Duty Calls: Preparing for US and Canadian Tariffs

January 17, 2025

Written By Quentin Vander Schueren, Sabrina A. Bandali, Alison FitzGerald, Jessica Horwitz and George Reid

The re-election of President Trump signals a renewed era of trade disruption and volatility in the form of US import tariffs on goods from Canada and other countries. After weeks of speculation, President Trump is expected to unveil new tariffs or other trade restrictive measures on or shortly after his January 20, 2025, inauguration. Working with the provincial governments to develop a ‘Canada First’ collaborative response, the Government of Canada has vowed to impose retaliatory tariffs targeting US imports into Canada and is exploring other and novel ways to respond to the expected US measures. The announcement of the Canadian response is expected to follow soon after the announcement of the US measures.

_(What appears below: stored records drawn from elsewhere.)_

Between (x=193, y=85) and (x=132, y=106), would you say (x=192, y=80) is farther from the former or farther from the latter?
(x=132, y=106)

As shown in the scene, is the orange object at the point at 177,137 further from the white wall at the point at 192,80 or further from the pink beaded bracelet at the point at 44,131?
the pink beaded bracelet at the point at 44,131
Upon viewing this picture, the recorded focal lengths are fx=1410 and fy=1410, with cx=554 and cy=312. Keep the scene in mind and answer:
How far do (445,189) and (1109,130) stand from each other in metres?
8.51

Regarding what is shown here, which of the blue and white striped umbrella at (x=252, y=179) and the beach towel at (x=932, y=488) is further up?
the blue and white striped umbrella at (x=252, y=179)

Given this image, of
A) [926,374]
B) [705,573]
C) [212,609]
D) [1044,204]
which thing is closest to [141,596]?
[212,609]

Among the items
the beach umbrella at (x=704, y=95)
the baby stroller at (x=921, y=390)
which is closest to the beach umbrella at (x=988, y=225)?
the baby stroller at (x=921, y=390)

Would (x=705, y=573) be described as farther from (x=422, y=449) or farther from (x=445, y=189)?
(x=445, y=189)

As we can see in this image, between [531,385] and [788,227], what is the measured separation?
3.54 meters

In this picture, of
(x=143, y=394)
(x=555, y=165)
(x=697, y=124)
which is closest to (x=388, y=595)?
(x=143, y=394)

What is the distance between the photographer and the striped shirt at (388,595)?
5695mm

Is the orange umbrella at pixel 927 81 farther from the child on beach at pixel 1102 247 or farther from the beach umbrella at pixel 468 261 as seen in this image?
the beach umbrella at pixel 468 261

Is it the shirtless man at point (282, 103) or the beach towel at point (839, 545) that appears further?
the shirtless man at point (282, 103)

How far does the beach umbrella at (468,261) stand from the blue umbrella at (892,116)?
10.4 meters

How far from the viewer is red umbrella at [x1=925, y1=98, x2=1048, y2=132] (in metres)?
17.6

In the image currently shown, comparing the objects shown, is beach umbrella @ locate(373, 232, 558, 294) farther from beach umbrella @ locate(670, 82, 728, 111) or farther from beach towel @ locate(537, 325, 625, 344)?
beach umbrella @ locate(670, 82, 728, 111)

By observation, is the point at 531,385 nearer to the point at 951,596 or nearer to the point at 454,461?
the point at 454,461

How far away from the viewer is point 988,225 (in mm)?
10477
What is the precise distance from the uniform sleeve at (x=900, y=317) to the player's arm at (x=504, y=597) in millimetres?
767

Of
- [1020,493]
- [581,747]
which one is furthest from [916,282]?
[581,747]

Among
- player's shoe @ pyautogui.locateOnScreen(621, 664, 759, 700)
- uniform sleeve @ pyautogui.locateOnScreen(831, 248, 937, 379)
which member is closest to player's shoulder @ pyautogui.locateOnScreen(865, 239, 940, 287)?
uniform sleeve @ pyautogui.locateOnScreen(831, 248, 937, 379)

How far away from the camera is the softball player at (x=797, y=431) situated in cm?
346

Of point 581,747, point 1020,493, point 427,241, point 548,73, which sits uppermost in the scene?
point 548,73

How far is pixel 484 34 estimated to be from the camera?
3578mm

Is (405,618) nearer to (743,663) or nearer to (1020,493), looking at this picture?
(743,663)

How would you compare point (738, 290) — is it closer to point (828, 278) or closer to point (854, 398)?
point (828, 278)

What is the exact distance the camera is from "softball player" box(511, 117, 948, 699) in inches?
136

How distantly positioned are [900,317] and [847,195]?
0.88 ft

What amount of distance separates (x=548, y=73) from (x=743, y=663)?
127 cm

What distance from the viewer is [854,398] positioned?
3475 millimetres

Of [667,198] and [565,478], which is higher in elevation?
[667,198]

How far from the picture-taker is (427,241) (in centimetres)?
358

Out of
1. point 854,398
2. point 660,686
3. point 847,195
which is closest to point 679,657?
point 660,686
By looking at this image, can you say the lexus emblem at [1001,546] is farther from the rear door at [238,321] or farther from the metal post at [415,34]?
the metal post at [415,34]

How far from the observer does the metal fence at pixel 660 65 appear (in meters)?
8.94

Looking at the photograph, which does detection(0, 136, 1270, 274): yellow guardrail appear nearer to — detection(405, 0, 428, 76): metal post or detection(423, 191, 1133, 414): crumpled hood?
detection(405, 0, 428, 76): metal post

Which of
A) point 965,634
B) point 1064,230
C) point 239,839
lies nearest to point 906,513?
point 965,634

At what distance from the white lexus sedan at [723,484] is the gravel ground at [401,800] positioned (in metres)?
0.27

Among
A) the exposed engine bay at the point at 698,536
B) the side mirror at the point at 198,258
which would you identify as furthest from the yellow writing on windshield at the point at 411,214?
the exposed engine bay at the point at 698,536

Although it is not yet clear which specific goods will be impacted by tariffs or restrictive measures on either side of the border, this overview provides a high-level refresher on the lessons learned from the last round of tariff disputes between the United States and Canada and offers actionable steps that Canadian companies—both importers and exporters—can take immediately to manage commercial and regulatory risks.

See our Tariff Preparedness Diagnostic Toolkit to help businesses self-assess readiness for the coming tariffs and other trade measures.

Lessons Learned: The 2018–2019 'Trade War' Playbook

From 2018 to 2019, the United States imposed tariffs on various Canadian exports, sparking retaliatory measures by the Canadian government. For many businesses, the sudden onset of tariffs served as a wake-up call, highlighting the need for robust supply chain visibility, precise contract language and strategic inventory management.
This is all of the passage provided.